TEXTO SELECIONADO

=-=-=-=-=

Princesa Leopoldina. – (Reprodução/D. Leopoldina Paulo Rezzuti)
Rio de Janeiro, 2 de setembro de 1.822
“Pedro,
O Brasil está como um vulcão”.
Mais direta, impossível. Era mais do que uma correspondência de amor.
O início da carta de Maria Leopoldina da Áustria, então com 25 anos de idade, para o marido, o imperador D.Pedro I, manifestava angústia e um chamado para uma transformação do Brasil.
Na verdade, uma separação (de Portugal).
“Meu coração de mulher e de esposa prevê desgraças se partirmos agora para Lisboa. (…) O Brasil será em vossas mãos um grande país. O Brasil vos quer para seu monarca. Com vosso apoio ou sem vosso apoio, ele fará sua separação”
Para ela, o fruto (a independência) estava maduro.
“O pomo está maduro, colheio-o já, senão apodrecerá. Já dissestes aqui o que ireis fazer em São Paulo. Fazei, pois”.
“No dia 13 de agosto, Pedro saiu do Rio de Janeiro e colocou ela como princesa no Brasil. Ele chegou em São Paulo no dia 25 de agosto e voltaria ao Rio de Janeiro um mês depois, no dia 14 de de setembro”,
Quando o Brasil ficou Independente, a regente era a esposa.
Tornava-se, então, a primeira mulher que ocupou o mais alto cargo o Brasil. E em um período de extrema tensão. Havia conflitos na Bahia desde fevereiro.
Um dos aspectos da força de Leopoldina estava ligado ao momento do Conselho dos Ministros, quando Dom Pedro estava em São Paulo, e foi ela, na situação de princesa regente, que estava reunida com José Bonifácio de Andrada e Silva (presidente da junta governativa de São Paulo e assessor de Dom Pedro) quando recebeu a correspondência do reino com uma série de imposições ao Brasil. Ela, então, ajudou a articular o desenrolar dos acontecimentos que culminaram com a Independência.
Leopoldina, então, sinalizou de forma enfática para a tomada de decisão do marido sobre a separação de Portugal. A carta com a metáfora de que o “fruto (da Independência)” estaria “maduro” era a indicação de que Pedro precisaria. A escritora Mary Del Priore explica que o fato de a princesa ter se tornado regente era fato comum da época. Apesar das humilhações no cenário de foro íntimo, Leopoldina tinha a confiança do marido para as decisões políticas.
Os pesquisadores enfatizam que ela percebeu que os filhos iriam ficar sem trono. Por isso, pensou em resguardar o caminho para os herdeiros. “É espetacular o devotamento da Leopoldina ao Brasil e ao projeto dela de uma coroa (pensando no país) para os filhos”.
Como o imperador não era fluente em outros idiomas, Leopoldina incumbiu-se da tarefa de receber marinheiros mercenários para compor as forças de resistência brasileiras. Segundo os estudiosos, ela falava inglês, francês, alemão e recebeu os militares.

=-=-=-=-=

ATIVIDADES PROPOSTAS
1. Resuma em duas frases o texto sobre Maria Leopoldina.
2. Devolva todas as linhas dos registros que contêm a palavra "bbox", levando em conta a diferença entre maiúsculas e minúsculas.

DADOS DE ORIGEM
=-=-=-=-=

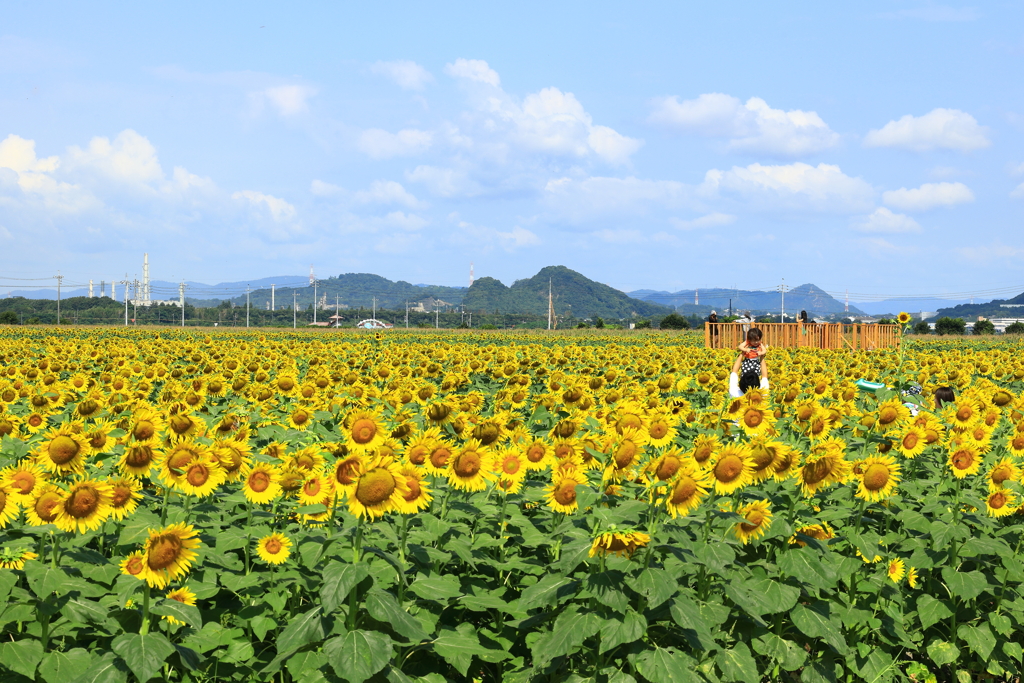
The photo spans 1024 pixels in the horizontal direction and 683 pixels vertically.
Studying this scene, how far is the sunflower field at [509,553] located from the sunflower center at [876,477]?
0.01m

=-=-=-=-=

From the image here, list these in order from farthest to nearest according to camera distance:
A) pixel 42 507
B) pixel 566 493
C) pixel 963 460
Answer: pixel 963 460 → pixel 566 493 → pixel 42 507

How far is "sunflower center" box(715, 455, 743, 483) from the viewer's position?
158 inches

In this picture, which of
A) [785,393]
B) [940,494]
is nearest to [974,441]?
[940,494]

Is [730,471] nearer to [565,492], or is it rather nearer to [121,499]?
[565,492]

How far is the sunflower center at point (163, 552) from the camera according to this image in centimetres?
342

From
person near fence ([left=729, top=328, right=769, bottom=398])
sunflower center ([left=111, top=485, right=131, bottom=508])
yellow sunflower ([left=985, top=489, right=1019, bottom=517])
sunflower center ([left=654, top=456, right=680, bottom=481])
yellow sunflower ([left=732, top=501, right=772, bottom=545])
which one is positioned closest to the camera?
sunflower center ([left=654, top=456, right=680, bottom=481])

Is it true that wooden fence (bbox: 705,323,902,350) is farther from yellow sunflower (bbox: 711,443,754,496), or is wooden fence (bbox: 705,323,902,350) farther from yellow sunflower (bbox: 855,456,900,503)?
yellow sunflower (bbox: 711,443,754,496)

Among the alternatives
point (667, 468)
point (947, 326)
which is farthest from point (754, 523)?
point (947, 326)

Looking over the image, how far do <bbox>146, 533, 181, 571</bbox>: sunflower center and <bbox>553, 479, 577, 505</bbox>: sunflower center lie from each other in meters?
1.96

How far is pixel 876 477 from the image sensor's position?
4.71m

=-=-=-=-=

RESPOSTAS DO EXERCÍCIO
1. Em carta escrita no Rio de Janeiro em 2 de setembro de 1822, Maria Leopoldina da Áustria incentivou o marido, D. Pedro I, a separar o Brasil de Portugal, afirmando que o fruto da independência estava maduro. Como princesa regente enquanto Pedro estava em São Paulo, ela se tornou a primeira mulher a ocupar o mais alto cargo do Brasil e ajudou a articular os acontecimentos que culminaram com a Independência.

2.
Is it true that wooden fence (bbox: 705,323,902,350) is farther from yellow sunflower (bbox: 711,443,754,496), or is wooden fence (bbox: 705,323,902,350) farther from yellow sunflower (bbox: 855,456,900,503)?
yellow sunflower (bbox: 711,443,754,496)
Looking over the image, how far do <bbox>146, 533, 181, 571</bbox>: sunflower center and <bbox>553, 479, 577, 505</bbox>: sunflower center lie from each other in meters?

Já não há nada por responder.